"In Heaven" - Warm and deep like the tropic sea, with Biosphere's piano chords and sublime pad and atmo sounds, Jenny Gibbert adding subliminal vocals...
"When the Night was black" - Noise (!), whispering, and string sounds far in the background. Then after 3 mins, the strings rise, everything moving slowly with a symphonic mood...
"Sky Lounge" - Lully haunting strings playing backwards, then -surprise?- the guitar comes in. Now it develops into some kind of a killer ballad!
"A Way to focus the Mind" - Again one of Geir's famous chord loops that could play a whole lifetime, wrapped in massive reverberation, strings on top.
"Nouvelle Machines" - Starts irritating with random bleeps and a loop of rustling sounds, and subsonic bass in the back- ground. Then a slow shuffling beat (103 bpm) fades in, accompanied by bass and strings, and so it moves on and on with a cool spooky sci-fi flair...
All in all, this is Pete's 'Silence' with a very strong and sublime Geir Jenssen influence.
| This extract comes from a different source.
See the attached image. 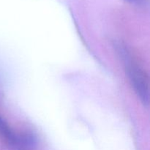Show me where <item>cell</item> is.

Actually it sounds more like a Biosphere record than a Namlook one.
One of the most wonderful FAX discs of all times!
(review by Wolfgang Röttger)
When two electronic masters like Namlook and Jenssen get together, expectations are high. Perhaps then, we are left more disappointed than normal if the release is in any way less than perfect?
Track 1 - "In Heaven" - the opening chime is instantly recognizable as 'Substrata'-era Biosphere. This track builds and builds into a stunning, panoramic arctic soundscape. "In a cold, beautiful, desolate, place" would perhaps be a more accurate title, but this is sublime.
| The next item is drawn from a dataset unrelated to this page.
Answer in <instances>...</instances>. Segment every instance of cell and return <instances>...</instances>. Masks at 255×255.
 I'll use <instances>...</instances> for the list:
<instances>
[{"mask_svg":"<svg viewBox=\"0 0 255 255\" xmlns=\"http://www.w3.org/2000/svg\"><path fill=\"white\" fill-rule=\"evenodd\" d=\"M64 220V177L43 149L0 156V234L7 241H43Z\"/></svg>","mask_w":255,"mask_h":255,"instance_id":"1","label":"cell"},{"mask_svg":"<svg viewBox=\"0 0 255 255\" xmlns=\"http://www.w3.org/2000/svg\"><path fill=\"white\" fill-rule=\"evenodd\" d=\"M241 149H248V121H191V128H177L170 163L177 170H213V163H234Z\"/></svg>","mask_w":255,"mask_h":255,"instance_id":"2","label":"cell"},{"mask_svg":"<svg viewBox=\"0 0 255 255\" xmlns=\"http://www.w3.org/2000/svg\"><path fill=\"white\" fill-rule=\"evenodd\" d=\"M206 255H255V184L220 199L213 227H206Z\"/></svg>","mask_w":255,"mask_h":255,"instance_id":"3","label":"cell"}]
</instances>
Track 2 - "When The Night Was Black" - a background noise permeates this track, like a continuous howling wind or raging of the stormy sea. This is the soundtrack for all the kids who (myself included) looked out at the woods at night and wondered what was out there. A sampled voice, repeated at regular intervals, tells us that "in the winter time, when the night was black, the forest comes alive". As the track progresses, strange animals are heard to cry and the tension builds. Dark and creepy. Only questionable as to why place this track in between the two most wondrous tracks on the album - a different track order may have lent a greater feeling of coherence to the album, rather than feeling like just a collection of tracks.
Track 3 - "Sky Lounge" - opens with some ambient-treated guitar being played (backwards?). After a few minutes, drums and acoustic guitar come in and create a wonderful, soaring emotional piece. The is the albums finest moment, this is the sound of sheer joy. Absolutely wonderful.
Track 4 - "A Way To Focus The Mind" - again, the opening is very recognizable as Biosphere, creating a cold, cavernous atmosphere. Namlook synths layer over the top creating an eerie and mysterious piece, but the track doesn't evolve greatly over the course of the eleven minutes, and there is perhaps a danger of losing interest here.
Track 5 - "Nouvelles Machines" - a clanking, bleeping venture into abstract ambient/electronica. For me, this track does and says nothing, and it's a disappointment that something like this could find its way onto the release.
Overall, then, this is a bit of a mixed bag. Certainly it is a worthy addition to any fans collection, but I'd have to recommend Biosphere's solo albums first.
(review by AdAckBar1972)
Just picked up Fires of Ork2, and am completely underwhelmed. Not having heard the first one but familiar with Biosphere's work, I'm surprised how mediocre this record is. Perhaps this will grow on me, but the whole album sounds disjointed, and at 53 min., they could've done so much more with it. "In Heaven" sounds like a "lost" track from Vir.Vices2, "Sky Lounge" sounds like a new-age waltz, "Nouvelles Machines" is a waste of 12 minutes, and the other two atmo tracks "When the Night.." and "A Way to Focus..." are mediocre at best. IMO, this album also suffers from overuse of sampled voices, something which Namlook has been guilty of for the past couple of years. I don't know if I'm alone on this, but to me a 53 min. electronic album is a rip-off (what happened to all those great long 70 min. Fax albums?), especially if the material doesn't make up for the lack of playing time.